Staff of the youth serving non-profit looked on proudly as New Hanover County Commissioner Rob Zapple and Senator Michael Lee reflected on the successful legacy the program has enjoyed over the last 20 years.
“The folks in this organization make the real difference on the ground, on the front lines every day, and we couldn’t do a lot of things in the area of education without organizations like this –Communities In Schools in particular,” said Senator Michael Lee.
Board members, school principals, and friends of CIS listened as CIS Governing Board Chair Jim Busby stood behind the ribbon and shared his appreciation and hopes for the future of Communities In Schools of Cape Fear.
The traffic and sirens on Market Street were drowned out by the cheering crowd as the organization’s longtime staff members took hold of the ribbon and officially ushered the non-profit into a new era with one snip of the ceremonial scissors.
The fanfare from the Wilmington Chamber of Commerce Wednesday was a full circle moment for executive director Louise Hicks, having taken the reigns 17 years ago at a time Communities In Schools of Cape Fear was a Chamber of Commerce Initiative. The modest office CIS operated out of before it departed the chamber in 2005 now serves as a storage closet.
“We’re very excited to settle into our new office. The larger facility will provide our New Hanover County staff the space they need to collaborate on how to best serve our region’s students,” said Executive Director Louise Hicks in a press release. “It’s been incredibly rewarding to see our programs and staff grow to where we are today.”
In the last 17 years, CIS Cape Fear has grown to employ 70 staff members, with student support specialists in 27 schools across Pender and New Hanover counties. In addition to the school- based student support staff, the organization runs free after school programming, summer camps, a program to support young parents, and a myriad of restorative justice programs that prevent at risk teens from entering the criminal justice system.
The organization spent the last 14 years in the Harrelson Center, a campus of nonprofits next to the courthouse downtown. Leaders had planned for the continued growth of CIS Cape Fear for years, but the vision came to life much faster than anticipated. The influx of financial support to support students coming out of the pandemic, the $1.5 million gift from philanthropist Mackenzie Scott, new grant opportunities to help McKinney Vento Students, and a partnership with New Hanover County’s Port City United allowed CIS Cape Fear was able to add 30 new staff members and expand into seven new schools in the fall of 2022. Many of the new staff understand the weight of the work because they were CIS students themselves a few years before they made the decision to return to the organization and give the next generation the same encouragement and support that shepherded them across the stage at graduation.
With a more robust staff, came a need for more elbow room at the New Hanover County CIS office. As leaders focused on onboarding the new hires, the opportunity came to move into 1209 Market Street with a new nonprofit. A generous donor allocated the funds to upfit the white house right next door to New Hanover High School, and bring a new trauma therapy model to Wilmington, The Trauma Institute and the Child Trauma Institute (TICTI).
“We help troubled students put their trauma behind them and move on with their lives,” said the TICTI founder, psychologist Ricky Greenwald, of the group’s mission. “Trauma and loss can cause school under-performance as well as behavioral issues, substance abuse, anger, anxiety, and depression.”

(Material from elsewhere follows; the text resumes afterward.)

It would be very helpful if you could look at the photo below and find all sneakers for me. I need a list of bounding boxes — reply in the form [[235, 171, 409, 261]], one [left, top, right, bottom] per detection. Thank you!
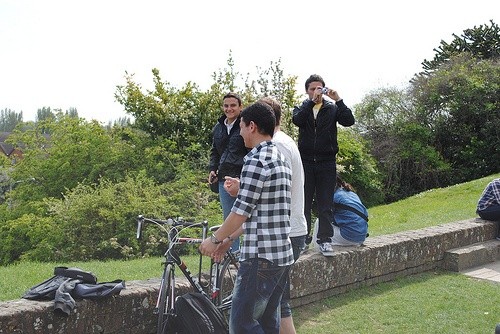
[[300, 243, 309, 254], [319, 242, 335, 257]]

Students meet one on one with a skilled and caring trauma therapist for up to six hours a day for up to five consecutive days at a time.

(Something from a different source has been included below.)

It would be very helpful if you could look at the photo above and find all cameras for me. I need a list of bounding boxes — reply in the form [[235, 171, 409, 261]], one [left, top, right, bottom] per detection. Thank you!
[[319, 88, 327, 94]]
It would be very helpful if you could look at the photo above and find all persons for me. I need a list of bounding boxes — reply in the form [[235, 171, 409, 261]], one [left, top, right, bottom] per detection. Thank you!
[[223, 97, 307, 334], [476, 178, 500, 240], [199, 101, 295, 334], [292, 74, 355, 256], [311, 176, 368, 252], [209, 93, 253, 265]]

“Whether it’s gang violence, self-harm, or dropping out of school, not showing up, we know at that point that these experiences from the past are creating symptoms that are derailing their success in school. So it is really timely that we intervene when we do,” Clinic Director Kymberly Lasser-Chere told reporters Wednesday. “So, rather than the next generation of folks who are incarcerated or, you know, struggling in other ways, this is a great opportunity.”
CIS and TICTI differ in the approach to helping local students, but they’re united in their mission to walk with students as they overcome the obstacles in the way of a brighter future.
Two decades in the making, Communities In Schools of Cape Fear is bigger and stronger than ever and ready to put caring adults in the lives of as many students as possible.